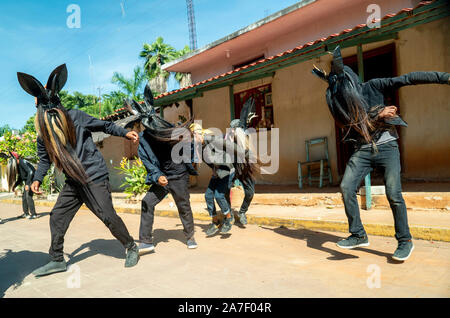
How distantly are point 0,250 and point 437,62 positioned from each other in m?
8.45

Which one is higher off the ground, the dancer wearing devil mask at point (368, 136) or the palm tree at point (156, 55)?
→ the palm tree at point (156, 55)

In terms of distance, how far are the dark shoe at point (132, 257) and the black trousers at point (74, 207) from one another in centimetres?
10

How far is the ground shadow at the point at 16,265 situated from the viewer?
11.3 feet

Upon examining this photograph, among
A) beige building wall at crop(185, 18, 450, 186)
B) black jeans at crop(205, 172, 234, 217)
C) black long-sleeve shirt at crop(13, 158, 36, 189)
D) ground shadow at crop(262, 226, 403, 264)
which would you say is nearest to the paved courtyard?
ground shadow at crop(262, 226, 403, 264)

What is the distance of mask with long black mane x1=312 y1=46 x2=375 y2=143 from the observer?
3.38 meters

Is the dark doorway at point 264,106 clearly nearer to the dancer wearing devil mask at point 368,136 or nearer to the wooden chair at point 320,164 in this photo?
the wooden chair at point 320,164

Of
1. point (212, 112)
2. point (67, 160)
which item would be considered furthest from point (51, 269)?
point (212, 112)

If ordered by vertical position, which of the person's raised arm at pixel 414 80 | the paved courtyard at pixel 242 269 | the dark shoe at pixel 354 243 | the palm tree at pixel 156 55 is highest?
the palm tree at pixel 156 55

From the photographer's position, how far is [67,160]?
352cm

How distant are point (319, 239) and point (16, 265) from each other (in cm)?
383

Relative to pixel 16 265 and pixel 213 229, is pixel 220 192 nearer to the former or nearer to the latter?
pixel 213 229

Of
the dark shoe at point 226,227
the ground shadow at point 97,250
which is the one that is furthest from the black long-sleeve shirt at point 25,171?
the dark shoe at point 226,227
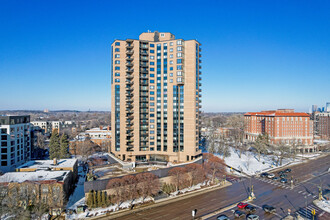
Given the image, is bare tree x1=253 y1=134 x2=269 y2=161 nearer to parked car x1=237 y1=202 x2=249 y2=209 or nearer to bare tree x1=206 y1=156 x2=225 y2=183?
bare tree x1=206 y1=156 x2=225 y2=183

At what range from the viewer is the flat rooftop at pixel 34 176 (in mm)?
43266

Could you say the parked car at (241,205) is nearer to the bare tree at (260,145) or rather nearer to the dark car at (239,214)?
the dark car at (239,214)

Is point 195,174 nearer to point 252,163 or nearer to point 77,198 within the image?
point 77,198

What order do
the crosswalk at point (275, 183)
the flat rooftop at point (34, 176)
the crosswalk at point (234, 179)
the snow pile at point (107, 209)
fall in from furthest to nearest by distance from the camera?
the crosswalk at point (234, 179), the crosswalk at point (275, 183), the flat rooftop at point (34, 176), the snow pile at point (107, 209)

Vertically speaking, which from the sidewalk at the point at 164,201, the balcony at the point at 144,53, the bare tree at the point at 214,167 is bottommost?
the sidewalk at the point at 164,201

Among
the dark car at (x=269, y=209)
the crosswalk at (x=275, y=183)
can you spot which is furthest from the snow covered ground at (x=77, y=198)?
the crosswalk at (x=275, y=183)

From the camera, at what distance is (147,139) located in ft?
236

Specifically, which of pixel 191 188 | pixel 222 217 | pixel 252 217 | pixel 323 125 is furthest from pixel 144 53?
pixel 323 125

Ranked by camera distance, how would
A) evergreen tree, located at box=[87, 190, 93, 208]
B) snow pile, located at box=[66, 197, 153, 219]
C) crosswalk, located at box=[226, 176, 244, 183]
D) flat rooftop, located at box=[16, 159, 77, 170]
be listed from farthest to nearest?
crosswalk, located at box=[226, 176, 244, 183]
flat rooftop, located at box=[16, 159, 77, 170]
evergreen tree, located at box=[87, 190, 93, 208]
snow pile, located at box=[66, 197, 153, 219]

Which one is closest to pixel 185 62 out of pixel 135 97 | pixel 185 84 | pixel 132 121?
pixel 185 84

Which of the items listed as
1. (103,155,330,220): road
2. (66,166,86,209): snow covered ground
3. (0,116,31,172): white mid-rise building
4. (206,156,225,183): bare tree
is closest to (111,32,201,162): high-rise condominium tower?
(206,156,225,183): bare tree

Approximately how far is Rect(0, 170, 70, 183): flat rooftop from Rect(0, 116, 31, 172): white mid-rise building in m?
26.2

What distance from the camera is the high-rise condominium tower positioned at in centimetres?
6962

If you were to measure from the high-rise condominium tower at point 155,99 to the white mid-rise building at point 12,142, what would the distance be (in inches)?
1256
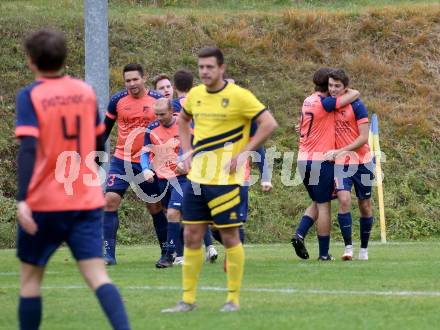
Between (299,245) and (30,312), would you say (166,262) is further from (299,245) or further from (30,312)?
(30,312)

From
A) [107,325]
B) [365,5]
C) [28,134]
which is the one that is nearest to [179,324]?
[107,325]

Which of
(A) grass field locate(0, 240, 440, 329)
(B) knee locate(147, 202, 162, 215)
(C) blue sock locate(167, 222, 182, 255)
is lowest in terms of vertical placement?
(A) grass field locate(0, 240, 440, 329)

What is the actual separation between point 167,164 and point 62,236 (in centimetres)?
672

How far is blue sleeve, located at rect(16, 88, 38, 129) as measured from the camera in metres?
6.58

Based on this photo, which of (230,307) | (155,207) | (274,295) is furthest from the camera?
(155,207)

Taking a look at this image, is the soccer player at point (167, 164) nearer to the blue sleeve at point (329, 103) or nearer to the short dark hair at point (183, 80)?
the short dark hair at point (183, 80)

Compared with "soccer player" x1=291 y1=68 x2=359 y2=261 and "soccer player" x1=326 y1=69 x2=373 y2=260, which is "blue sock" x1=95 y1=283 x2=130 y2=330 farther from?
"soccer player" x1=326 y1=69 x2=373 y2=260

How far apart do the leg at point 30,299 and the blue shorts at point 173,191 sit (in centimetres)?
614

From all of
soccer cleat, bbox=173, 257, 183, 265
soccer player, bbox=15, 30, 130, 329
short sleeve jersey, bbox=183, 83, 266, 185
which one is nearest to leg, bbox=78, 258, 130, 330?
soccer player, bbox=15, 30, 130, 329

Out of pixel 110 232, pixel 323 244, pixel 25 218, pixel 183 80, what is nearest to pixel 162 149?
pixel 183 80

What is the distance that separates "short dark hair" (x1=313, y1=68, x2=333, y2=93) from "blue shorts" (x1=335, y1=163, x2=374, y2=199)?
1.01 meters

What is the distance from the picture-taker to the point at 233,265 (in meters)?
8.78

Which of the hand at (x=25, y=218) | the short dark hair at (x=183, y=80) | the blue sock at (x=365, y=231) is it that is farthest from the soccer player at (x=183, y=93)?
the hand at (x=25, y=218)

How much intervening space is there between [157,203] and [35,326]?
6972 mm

■ ■ ■

Can you quote exactly the lines from the one containing "What is the actual" through the last line of the records above, and nothing else?

_THE COMPLETED TASK:_
What is the actual separation between point 167,164 and point 62,236 (in centimetres)?
672

How far is blue sleeve, located at rect(16, 88, 38, 129) as measured from the camera in metres?
6.58

Based on this photo, which of (230,307) | (155,207) | (274,295) is furthest from the camera?
(155,207)

Taking a look at this image, is the soccer player at point (167, 164) nearer to the blue sleeve at point (329, 103) or nearer to the short dark hair at point (183, 80)?
the short dark hair at point (183, 80)

Compared with "soccer player" x1=291 y1=68 x2=359 y2=261 and "soccer player" x1=326 y1=69 x2=373 y2=260, which is "blue sock" x1=95 y1=283 x2=130 y2=330 farther from?
"soccer player" x1=326 y1=69 x2=373 y2=260

How far apart do the leg at point 30,299 and the blue shorts at point 173,191 sit (in centimetres)?
614

From all of
soccer cleat, bbox=173, 257, 183, 265
soccer player, bbox=15, 30, 130, 329
short sleeve jersey, bbox=183, 83, 266, 185
which one is nearest to leg, bbox=78, 258, 130, 330?
soccer player, bbox=15, 30, 130, 329

Out of pixel 110 232, pixel 323 244, pixel 25 218, pixel 183 80, what is nearest to pixel 162 149?
pixel 183 80

What is the distance that separates "short dark hair" (x1=313, y1=68, x2=333, y2=93) from "blue shorts" (x1=335, y1=163, x2=374, y2=199)?
1.01 meters

What is the distance from the picture-taker to the point at 233,265 (in meters)?
8.78

Which of the hand at (x=25, y=218) | the short dark hair at (x=183, y=80) | the blue sock at (x=365, y=231) is it that is farthest from the soccer player at (x=183, y=93)?
the hand at (x=25, y=218)

How much intervening space is there between [157,203] and [35,326]?
6972 mm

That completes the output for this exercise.